Complete the following>
a. Answer these questions using the text on repentance:
(i) In which three religions' soteriological doctrines does the practice of repentance play an important role?
(ii) What is the literal meaning of the Hebrew word for repentance?
(iii) What alternative modern term for a Jewish penitent does the text give?
b. Reproduce the text on repentance verbatim from "Repentance is reviewing" to "Christianity, and Islam.".

= Repentance =

Reviewing one's actions and feeling contrition or regret

Repentance is reviewing one's actions and feeling contrition or regret for past or present wrongdoings, which is accompanied by commitment to and actual actions that show and prove a change for the better.

In modern times, it is generally seen as involving a commitment to personal change and the resolve to live a more responsible and humane life. In other words, being sorry for one's misdeeds. It can also involve sorrow over a specific sin or series of sins that an individual feels guilt over, or conviction that they have committed. The practice of repentance plays an important role in the soteriological doctrines of Judaism, Christianity, and Islam.

Analogous practices have been found in other world religions as well. In religious contexts, it often involves an act of confession to God or to a spiritual elder (such as a monk or priest). This confession might include an admission of guilt, a promise or intent not to repeat the offense, an attempt to make restitution for the wrong, or in some way reverse the harmful effects of the wrong where possible.

== Judaism ==

Repentance (תשובה, literally, "return", pronounced tshuva or teshuva) is one element of atoning for sin in Judaism. Judaism recognizes that everybody sins on occasion, but that people can stop or minimize those occasions in the future by repenting for past transgressions. Thus, the primary purpose of repentance in Judaism is ethical self transformation.

A Jewish penitent is traditionally known as a baal teshuva (lit., "master of repentance" or "master of return") (בעל תשובה; for a woman: , baalat teshuva; plural: , baalei teshuva). An alternative modern term is hozer beteshuva (lit., "returning in repentance"). "In a place where baalei teshuva stand", according to halakha, "even the full-fledged righteous do not stand."

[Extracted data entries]
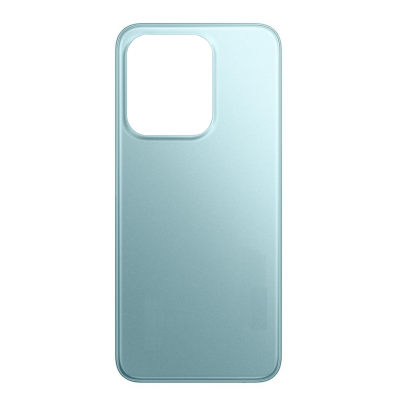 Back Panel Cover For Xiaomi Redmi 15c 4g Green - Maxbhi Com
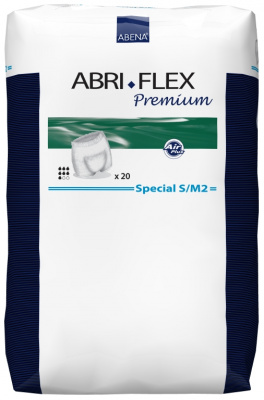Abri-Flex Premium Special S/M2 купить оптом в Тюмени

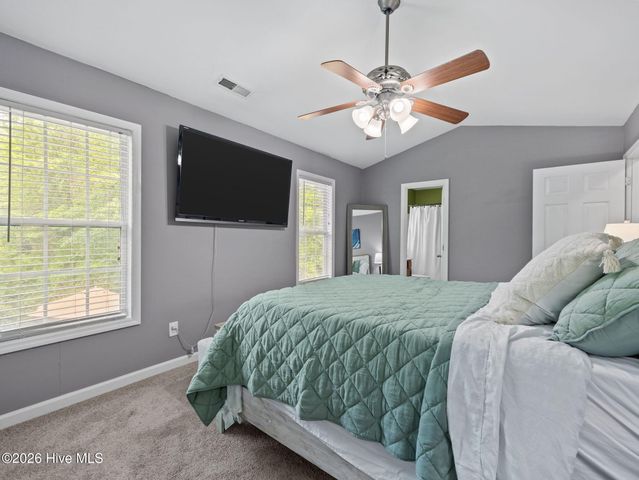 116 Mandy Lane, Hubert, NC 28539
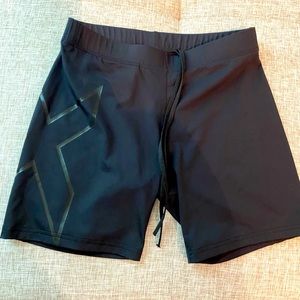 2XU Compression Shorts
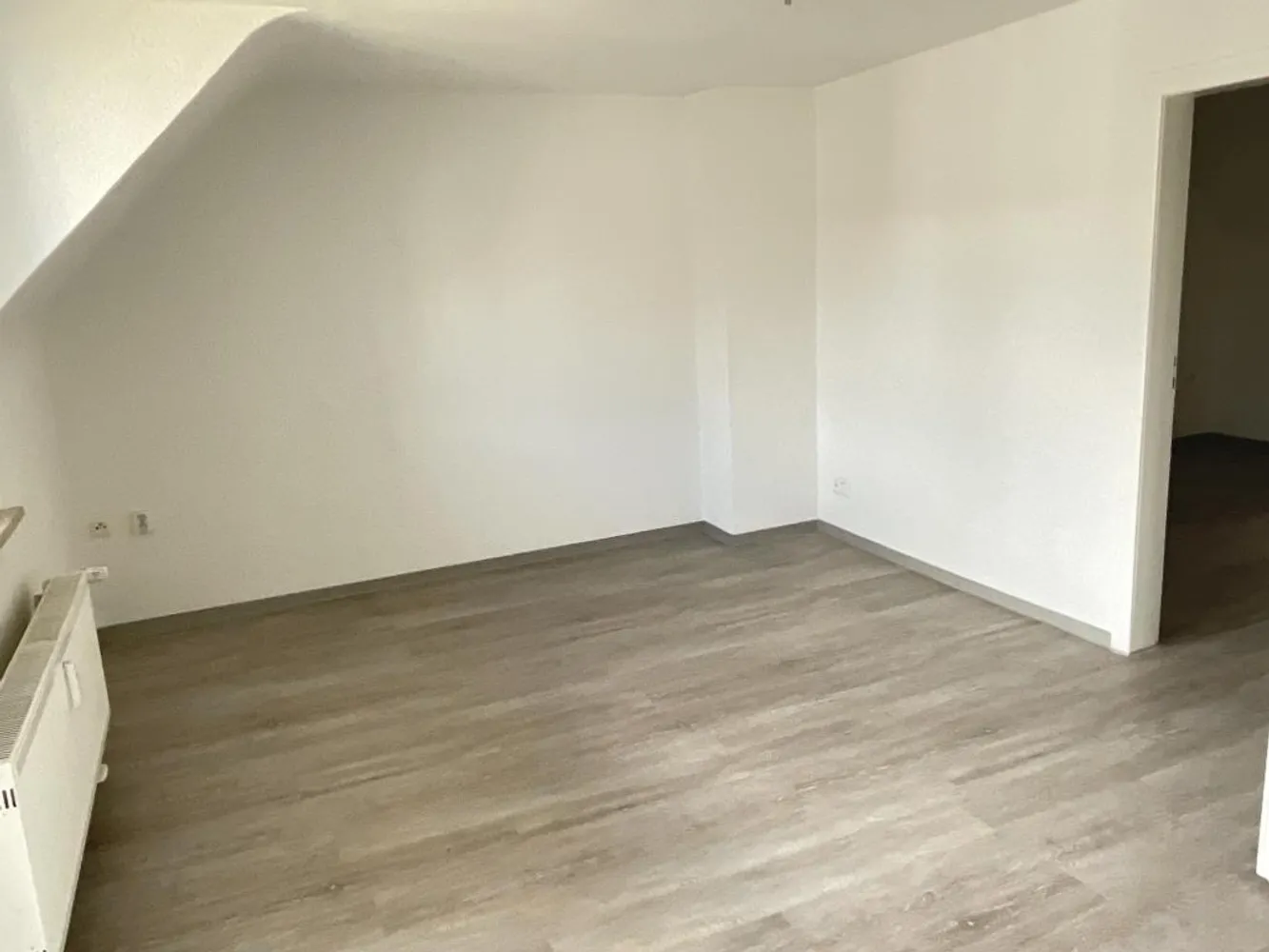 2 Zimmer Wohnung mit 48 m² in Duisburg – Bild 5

Set of answers>
a.
(i) Judaism, Christianity, and Islam
(ii) "Return"
(iii) Hozer beteshuva

b.
Repentance is reviewing one's actions and feeling contrition or regret for past or present wrongdoings, which is accompanied by commitment to and actual actions that show and prove a change for the better.

In modern times, it is generally seen as involving a commitment to personal change and the resolve to live a more responsible and humane life. In other words, being sorry for one's misdeeds. It can also involve sorrow over a specific sin or series of sins that an individual feels guilt over, or conviction that they have committed. The practice of repentance plays an important role in the soteriological doctrines of Judaism, Christianity, and Islam.